__Data for the task__:

================================

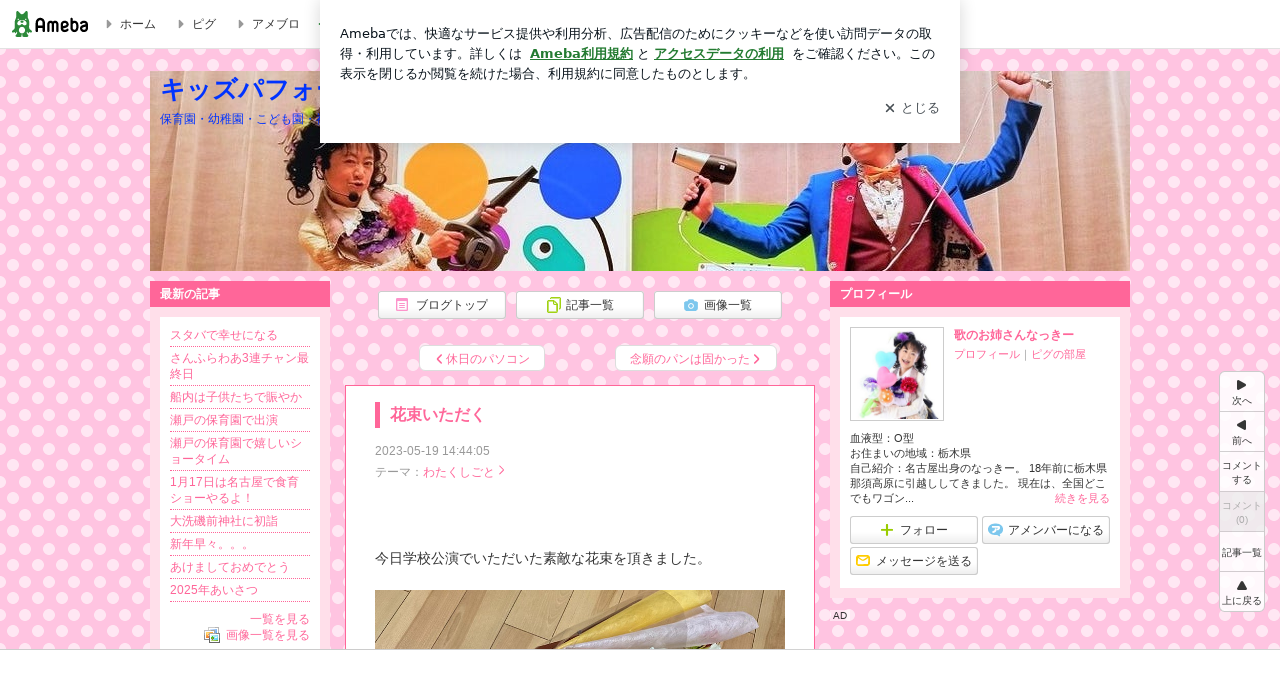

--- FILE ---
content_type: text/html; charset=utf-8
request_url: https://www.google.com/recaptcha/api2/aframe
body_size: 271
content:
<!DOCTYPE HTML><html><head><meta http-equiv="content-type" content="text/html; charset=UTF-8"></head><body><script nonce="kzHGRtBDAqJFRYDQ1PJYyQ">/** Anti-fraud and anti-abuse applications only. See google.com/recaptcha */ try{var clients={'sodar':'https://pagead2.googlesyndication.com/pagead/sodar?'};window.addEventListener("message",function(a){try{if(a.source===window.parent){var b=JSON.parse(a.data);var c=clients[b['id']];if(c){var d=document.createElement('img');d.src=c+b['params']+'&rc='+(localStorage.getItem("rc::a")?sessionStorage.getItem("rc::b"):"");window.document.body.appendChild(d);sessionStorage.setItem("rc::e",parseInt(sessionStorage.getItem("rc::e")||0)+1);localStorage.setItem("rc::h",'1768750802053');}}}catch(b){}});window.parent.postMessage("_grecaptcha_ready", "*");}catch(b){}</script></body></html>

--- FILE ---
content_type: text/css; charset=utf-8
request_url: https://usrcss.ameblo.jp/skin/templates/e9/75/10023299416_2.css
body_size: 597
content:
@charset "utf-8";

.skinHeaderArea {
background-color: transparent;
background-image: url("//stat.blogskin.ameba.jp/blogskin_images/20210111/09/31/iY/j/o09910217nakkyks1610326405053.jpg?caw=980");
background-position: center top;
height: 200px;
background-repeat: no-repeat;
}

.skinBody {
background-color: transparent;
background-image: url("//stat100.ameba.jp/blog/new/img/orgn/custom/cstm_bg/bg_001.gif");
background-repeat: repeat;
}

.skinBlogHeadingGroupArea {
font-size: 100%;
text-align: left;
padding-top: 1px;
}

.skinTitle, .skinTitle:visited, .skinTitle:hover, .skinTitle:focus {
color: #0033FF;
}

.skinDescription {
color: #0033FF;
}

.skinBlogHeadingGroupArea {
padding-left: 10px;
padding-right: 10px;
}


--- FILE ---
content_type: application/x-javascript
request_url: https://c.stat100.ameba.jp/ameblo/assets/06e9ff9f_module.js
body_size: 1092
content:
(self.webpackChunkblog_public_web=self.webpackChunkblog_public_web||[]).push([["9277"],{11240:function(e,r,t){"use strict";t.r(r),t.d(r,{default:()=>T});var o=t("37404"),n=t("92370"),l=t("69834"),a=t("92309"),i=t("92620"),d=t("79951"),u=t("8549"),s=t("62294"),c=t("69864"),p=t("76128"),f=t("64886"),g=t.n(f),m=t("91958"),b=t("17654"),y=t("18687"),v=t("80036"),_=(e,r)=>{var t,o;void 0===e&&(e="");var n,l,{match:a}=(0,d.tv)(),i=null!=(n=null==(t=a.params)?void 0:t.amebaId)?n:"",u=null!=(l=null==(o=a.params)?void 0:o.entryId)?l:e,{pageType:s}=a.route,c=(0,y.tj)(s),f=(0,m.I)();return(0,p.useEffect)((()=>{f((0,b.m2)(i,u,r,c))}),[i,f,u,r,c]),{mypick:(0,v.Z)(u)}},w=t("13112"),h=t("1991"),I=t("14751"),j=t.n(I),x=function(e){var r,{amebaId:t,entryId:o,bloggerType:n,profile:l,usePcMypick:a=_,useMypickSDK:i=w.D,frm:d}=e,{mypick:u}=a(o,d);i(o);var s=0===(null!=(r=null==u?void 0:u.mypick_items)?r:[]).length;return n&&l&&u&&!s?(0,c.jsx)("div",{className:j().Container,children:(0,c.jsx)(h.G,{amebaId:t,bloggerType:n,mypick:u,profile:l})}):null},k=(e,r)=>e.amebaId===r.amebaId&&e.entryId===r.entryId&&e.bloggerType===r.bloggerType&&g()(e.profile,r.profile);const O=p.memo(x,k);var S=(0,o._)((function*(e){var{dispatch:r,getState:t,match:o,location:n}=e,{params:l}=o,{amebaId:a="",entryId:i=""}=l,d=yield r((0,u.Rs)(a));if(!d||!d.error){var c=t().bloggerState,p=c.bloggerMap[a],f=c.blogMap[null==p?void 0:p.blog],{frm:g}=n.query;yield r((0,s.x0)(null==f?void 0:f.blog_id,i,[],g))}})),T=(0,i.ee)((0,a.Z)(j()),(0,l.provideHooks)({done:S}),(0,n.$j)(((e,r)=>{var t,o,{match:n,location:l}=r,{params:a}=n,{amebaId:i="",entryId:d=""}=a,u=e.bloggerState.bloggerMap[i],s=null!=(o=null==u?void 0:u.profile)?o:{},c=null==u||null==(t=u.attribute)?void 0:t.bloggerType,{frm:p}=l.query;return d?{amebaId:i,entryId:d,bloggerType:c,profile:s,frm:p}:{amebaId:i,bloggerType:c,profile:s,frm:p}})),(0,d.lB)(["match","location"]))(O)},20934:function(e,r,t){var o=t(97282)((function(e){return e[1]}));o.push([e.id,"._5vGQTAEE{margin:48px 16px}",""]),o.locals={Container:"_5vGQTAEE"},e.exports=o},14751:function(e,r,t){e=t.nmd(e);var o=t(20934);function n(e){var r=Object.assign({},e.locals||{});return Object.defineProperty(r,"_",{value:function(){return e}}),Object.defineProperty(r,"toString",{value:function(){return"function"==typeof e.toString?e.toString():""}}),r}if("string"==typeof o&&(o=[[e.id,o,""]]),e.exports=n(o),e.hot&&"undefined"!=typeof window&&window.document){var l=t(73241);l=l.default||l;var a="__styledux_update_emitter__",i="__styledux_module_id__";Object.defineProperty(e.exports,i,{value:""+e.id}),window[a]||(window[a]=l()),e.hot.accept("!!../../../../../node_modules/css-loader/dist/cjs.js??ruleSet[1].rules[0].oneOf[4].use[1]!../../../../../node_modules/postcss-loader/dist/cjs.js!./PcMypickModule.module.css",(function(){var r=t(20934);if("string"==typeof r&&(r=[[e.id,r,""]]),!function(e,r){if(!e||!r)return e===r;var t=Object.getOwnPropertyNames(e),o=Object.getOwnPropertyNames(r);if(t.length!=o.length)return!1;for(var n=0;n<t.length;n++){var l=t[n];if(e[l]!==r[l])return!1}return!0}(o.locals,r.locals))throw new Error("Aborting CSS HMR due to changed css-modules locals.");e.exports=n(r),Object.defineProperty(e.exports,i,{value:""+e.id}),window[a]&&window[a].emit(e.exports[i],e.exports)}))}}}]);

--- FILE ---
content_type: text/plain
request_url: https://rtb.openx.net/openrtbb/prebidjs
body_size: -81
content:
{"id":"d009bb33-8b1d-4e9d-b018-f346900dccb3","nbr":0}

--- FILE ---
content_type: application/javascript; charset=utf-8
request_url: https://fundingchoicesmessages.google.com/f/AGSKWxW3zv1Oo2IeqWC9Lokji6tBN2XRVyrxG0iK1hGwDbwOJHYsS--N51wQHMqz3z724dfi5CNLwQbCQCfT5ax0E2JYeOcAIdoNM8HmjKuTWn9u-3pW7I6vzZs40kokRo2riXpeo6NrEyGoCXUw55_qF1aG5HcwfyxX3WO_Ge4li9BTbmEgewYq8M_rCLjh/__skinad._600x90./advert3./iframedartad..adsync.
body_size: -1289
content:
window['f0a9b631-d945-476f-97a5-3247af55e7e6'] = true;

================================

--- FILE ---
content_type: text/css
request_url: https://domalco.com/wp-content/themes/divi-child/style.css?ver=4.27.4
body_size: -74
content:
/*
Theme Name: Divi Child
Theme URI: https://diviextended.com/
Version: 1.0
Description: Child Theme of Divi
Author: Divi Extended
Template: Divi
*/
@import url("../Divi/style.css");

================================

Report how many lines in the data include the string "background", giving nothing but that number.

7